(Spatial relation data)
>> start

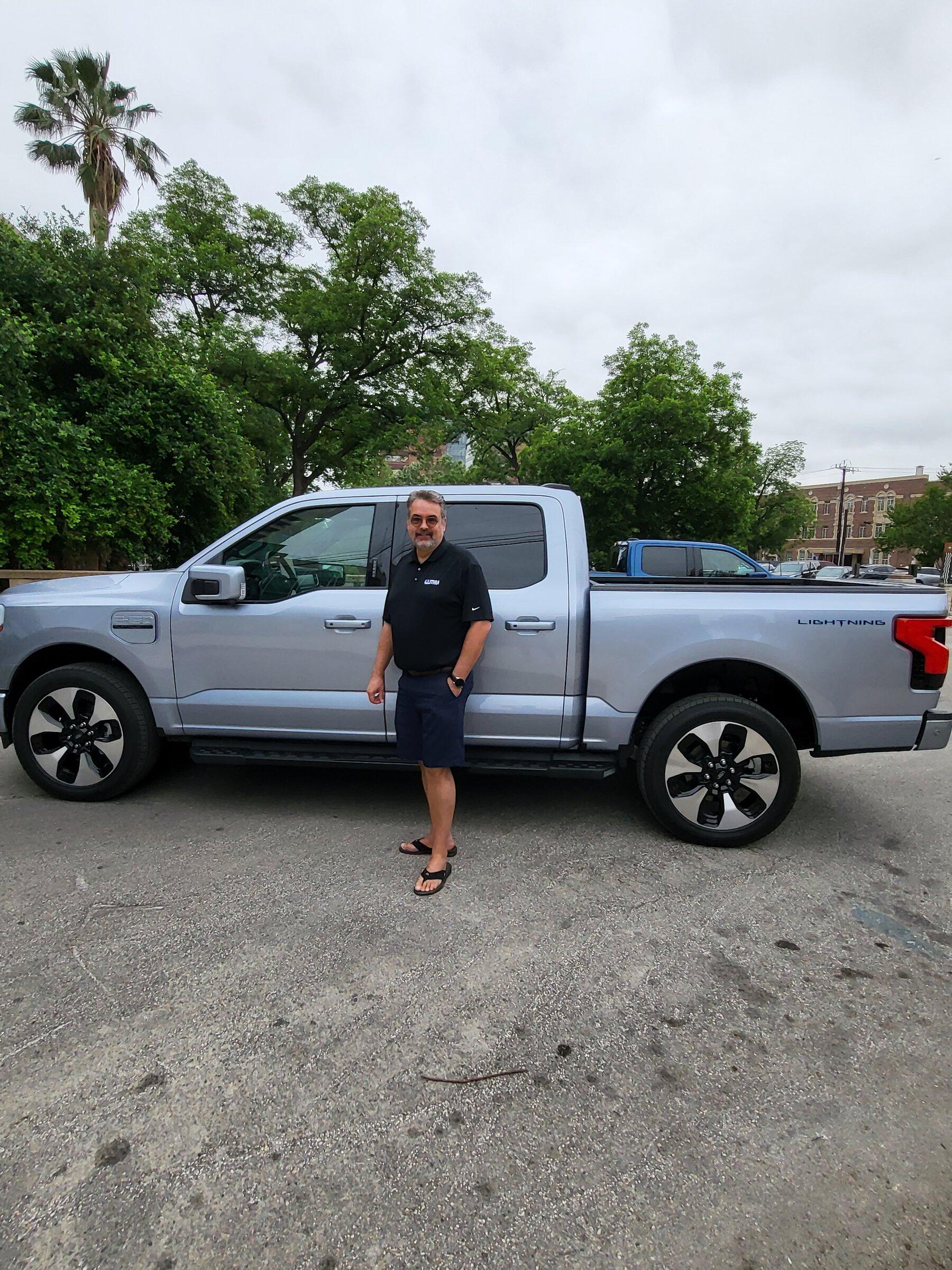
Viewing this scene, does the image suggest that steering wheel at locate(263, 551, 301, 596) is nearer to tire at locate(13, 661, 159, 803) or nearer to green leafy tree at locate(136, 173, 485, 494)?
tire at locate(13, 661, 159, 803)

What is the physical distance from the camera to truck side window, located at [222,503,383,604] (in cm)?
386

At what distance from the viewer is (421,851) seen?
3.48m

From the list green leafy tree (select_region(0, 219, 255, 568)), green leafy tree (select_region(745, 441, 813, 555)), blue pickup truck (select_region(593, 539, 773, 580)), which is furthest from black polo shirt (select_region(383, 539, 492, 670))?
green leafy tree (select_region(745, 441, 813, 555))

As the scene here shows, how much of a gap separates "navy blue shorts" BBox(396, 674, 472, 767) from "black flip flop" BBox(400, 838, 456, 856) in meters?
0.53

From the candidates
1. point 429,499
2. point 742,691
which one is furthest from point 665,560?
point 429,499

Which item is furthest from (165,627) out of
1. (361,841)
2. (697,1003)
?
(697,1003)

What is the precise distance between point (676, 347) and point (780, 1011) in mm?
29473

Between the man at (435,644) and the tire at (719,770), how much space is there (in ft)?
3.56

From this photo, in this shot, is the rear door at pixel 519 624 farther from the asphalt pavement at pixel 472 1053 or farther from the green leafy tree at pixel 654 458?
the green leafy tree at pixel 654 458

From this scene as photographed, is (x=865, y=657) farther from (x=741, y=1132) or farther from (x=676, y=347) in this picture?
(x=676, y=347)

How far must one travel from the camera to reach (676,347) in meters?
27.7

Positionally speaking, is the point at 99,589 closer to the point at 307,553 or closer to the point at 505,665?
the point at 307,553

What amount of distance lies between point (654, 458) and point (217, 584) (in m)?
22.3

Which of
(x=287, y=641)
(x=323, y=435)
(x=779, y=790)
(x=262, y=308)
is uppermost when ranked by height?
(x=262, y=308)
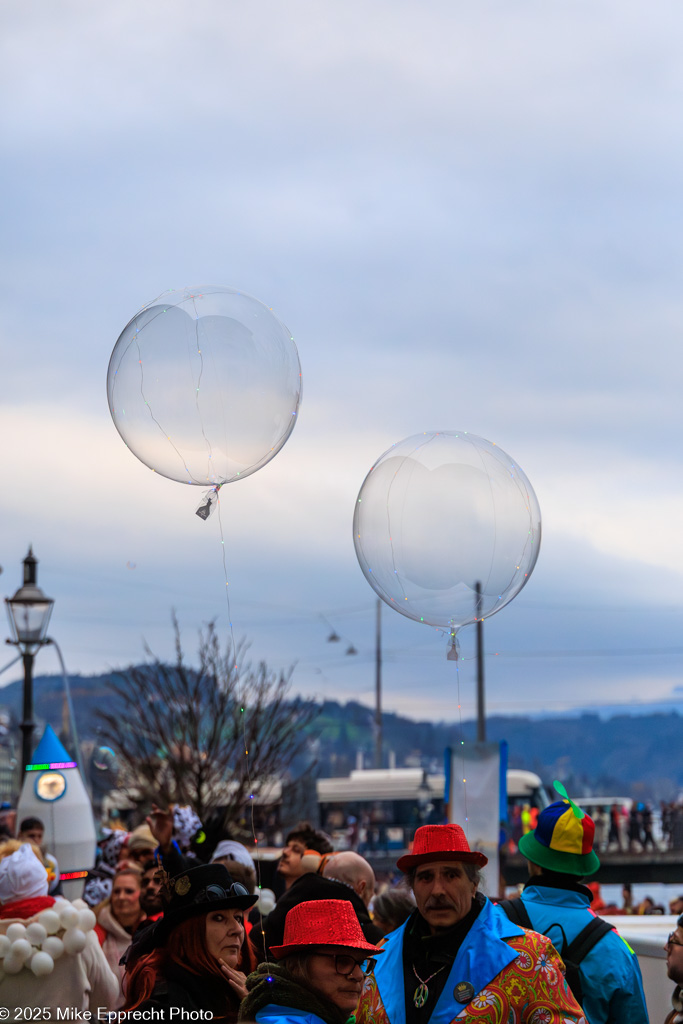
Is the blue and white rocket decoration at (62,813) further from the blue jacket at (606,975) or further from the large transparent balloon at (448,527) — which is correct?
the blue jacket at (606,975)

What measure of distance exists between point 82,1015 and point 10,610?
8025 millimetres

>> end

■ **OBJECTIVE**:
Copy the lines of the listing exactly, beginning with the line containing "What amount of" and continuing through the end of the listing. Omit the pictures from your answer.

■ **FINISHED EXERCISE**:
What amount of distance lies between point (654, 458) and point (217, 584) (in m)?
22.3

Which of
(x=287, y=641)
(x=323, y=435)
(x=779, y=790)
(x=262, y=308)
is uppermost when ranked by height?
(x=262, y=308)
Is the blue and white rocket decoration at (62,813) further from the blue jacket at (606,975) or further from the large transparent balloon at (448,527) — which is correct?
the blue jacket at (606,975)

What measure of distance exists between point 82,1015 and point 10,610?
8025 millimetres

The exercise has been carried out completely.